Raul Abraham Ruiz on Laughter Enchiladas and the Unutterably True
Raul Ruiz is an MFA candidate at SFSU. His work was included in Shipping Manifesto: Fly the East L.A. Dirigible Transport Lines! by Sesshu Foster, Arturo Romo-Santillano, and others.
What are some of your favorite smells?
The smell of the daffodils in my heart, the nervous smell of blurbs on backs of books (oh funny avenues of commerce), the smell of early morning’s innocent light, celibate, emptied of stars, a spring of forgiveness, flowers all purple.
What are you working on right now?
A unifying theory of intersecting bus routes; a general equation for the mathematical catastrophe in the thousand page Haiku; a laughter cookbook (page 1: laughter enchiladas; page 23: laughter thousand island dressing).
What would you like to see happen in our lifetime?
Joy (the unutterably True kind, the kind that takes Hard Work and Effort and Self Control); Love (the unutterably True kind, the kind that takes Hard Work and Effort and Self Control); Better Poetry (the unutterably True kind, the kind that takes Hard Work and Effort and Self Control).
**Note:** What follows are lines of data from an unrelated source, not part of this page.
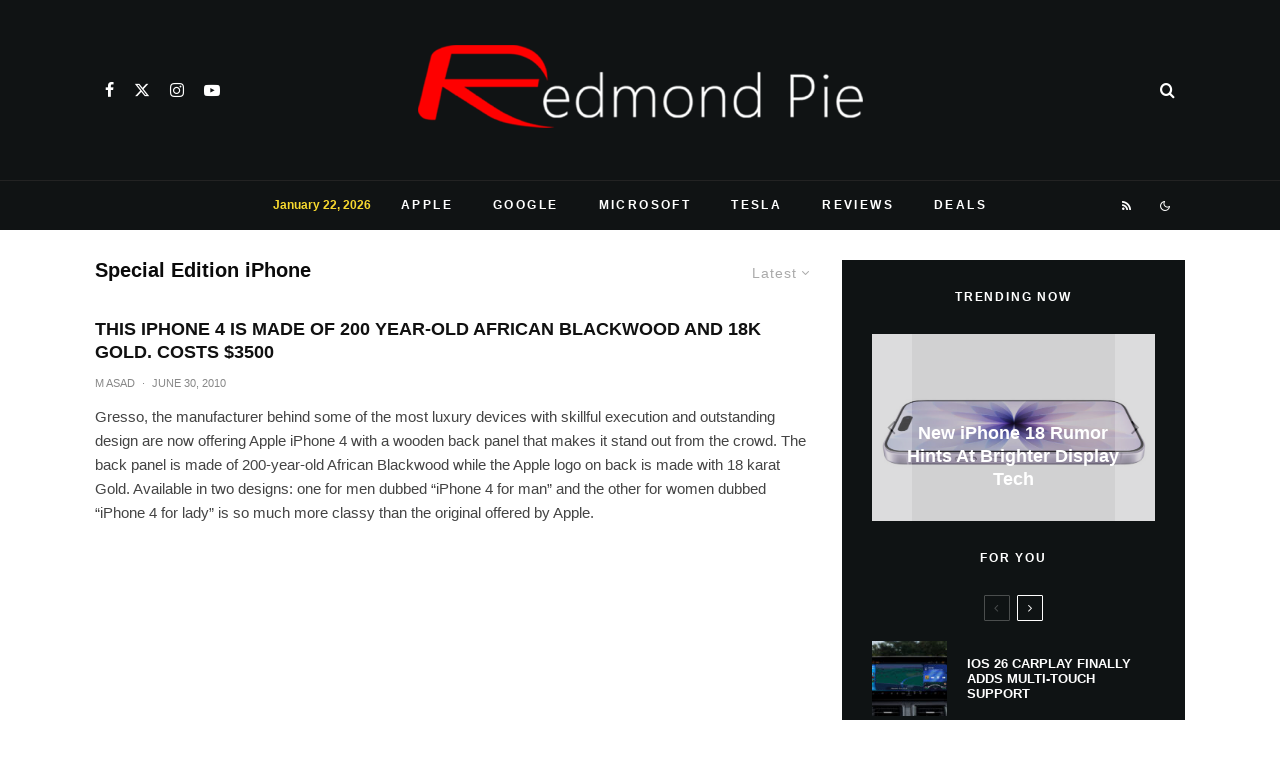

--- FILE ---
content_type: application/javascript; charset=utf-8
request_url: https://fundingchoicesmessages.google.com/f/AGSKWxW9zXpH2eM6IwDLavEteaID4bSVh0AIYr8PbKlwRVSHi972gXBiLF0kxW2fRGVz9gGyxKSsdFbSTIUM4zM68P8Jd-S-nu18i3yM2aSOPBezfi6EXNYZBjkC-ZJzFjXgee_itzMgNUrB61xqfw0DKqZzMxWtHCkMtaBl4dyEgnA7KhKuCCLR1kXKiGK6/_/ad/semantic_/scanscout./ad2border./slidetopad.-adserver/
body_size: -1288
content:
window['64cb30d7-f1e2-46a3-935e-9c1135504ae7'] = true;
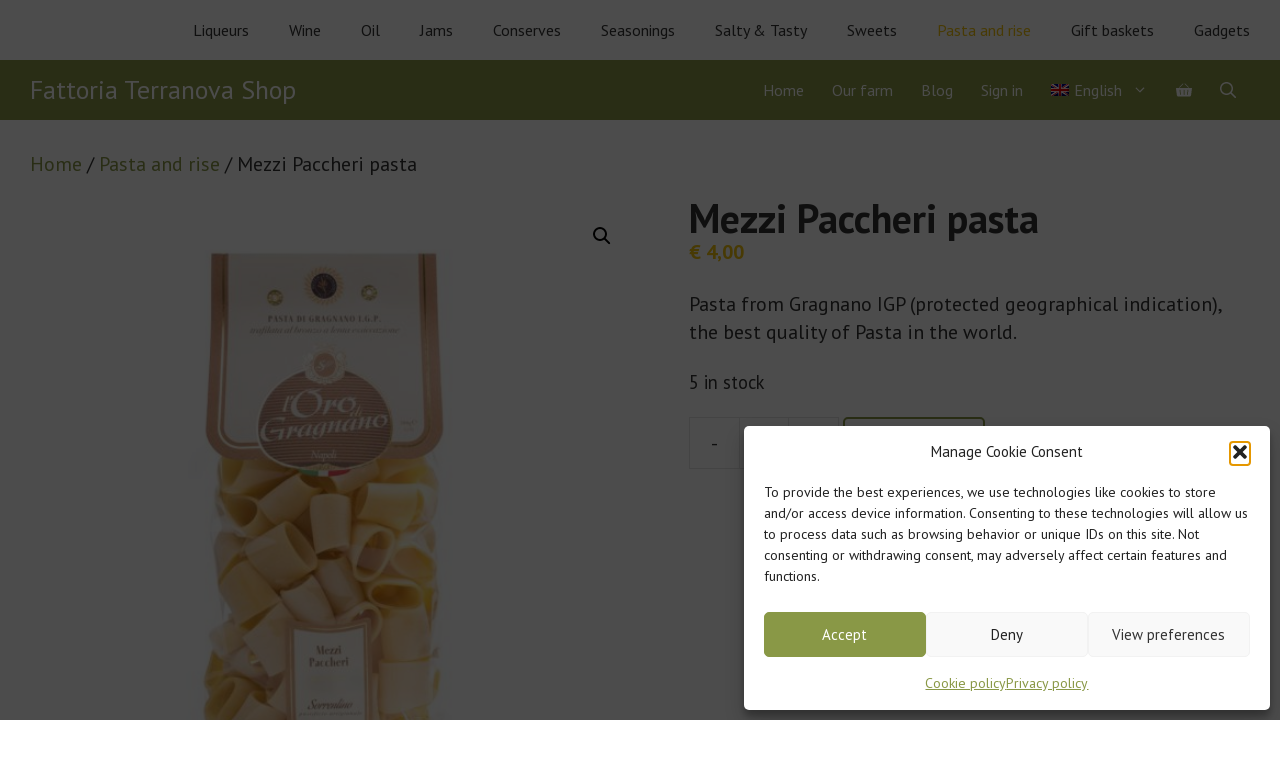

--- FILE ---
content_type: text/css
request_url: https://shop.fattoriaterranova.it/wp-content/themes/generatepress-child/style.css?ver=1592379707
body_size: 327
content:
/*
 Theme Name:   Zeta Child Theme
 Theme URI:    https://webazur.fr
 Description:  Zeta Child Theme
 Author:       WebAzur
 Author URI:   https://webazur.fr
 Template:     generatepress
 Version:      1.0.0
*/

.avviso-spedizioni-gratuite {
	background: #f9f9f9;
	color: #666;
	text-transform: uppercase;
	font-size: 14px;
	font-weight: bold;
	text-align: center;
	padding: 6px 0;

}
.navigation-branding img, .site-logo.mobile-header-logo img {
	padding: 0 !important;
}

.woocommerce table.shop_attributes td {
	padding: 5px;
}

.header-home-page h2 {
	font-size: 38px;
	color: #899846;
	text-shadow: 1px 1px 5px #000;
	margin: 20px 0 40px 0;
}

.no-sidebar .entry-content .alignfull {
    margin-left: calc(-100vw/2 + 98%/2);
    margin-right: calc(-100vw/2 + 99%/2);
 }
 
 .wp-block-cover p {
	text-shadow: 1px 1px 5px #000;
 }  

.woocommerce #respond input#submit,
.woocommerce a.button,
.woocommerce button.button,
.woocommerce input.button,
input[type="submit"],
a.wp-block-button__link,
a.button {
	border-radius: 5px !important;
 text-decoration: none;
 border: 2px solid #899846 !important;
}

.woocommerce-product-attributes-item--weight {
	display: none;
}

@media (min-width: 1025px) {
	.footer-widget-2  {
		text-align: center;
	}

	.footer-widget-3 {
		text-align: right;
	}
}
What kind of writing do you most admire?
I appreciate architects whose buildings are all windows; I like my poems loud and exhaustive, but my heart is likewise open to the gentle tremors of very quiet writing. In the end, I suppose, the heart always know if it is being kissed by a force electric with Love and Faith.
I admire writers whose poems are interminably linked with the (very difficult) art of living. Writers who live their poetics, who emit from their being the shhyrgshdgftya! of Poetry’s Electric Field.
A night on the town: what does that mean to you?
It means the sun’s gone down and the streetlights (and headlights of cars! And bike lights! Safety first, everyone!) have all been turned on; I’m out, walking about, probably caffeinated, looking to meet someone with eyes that laugh.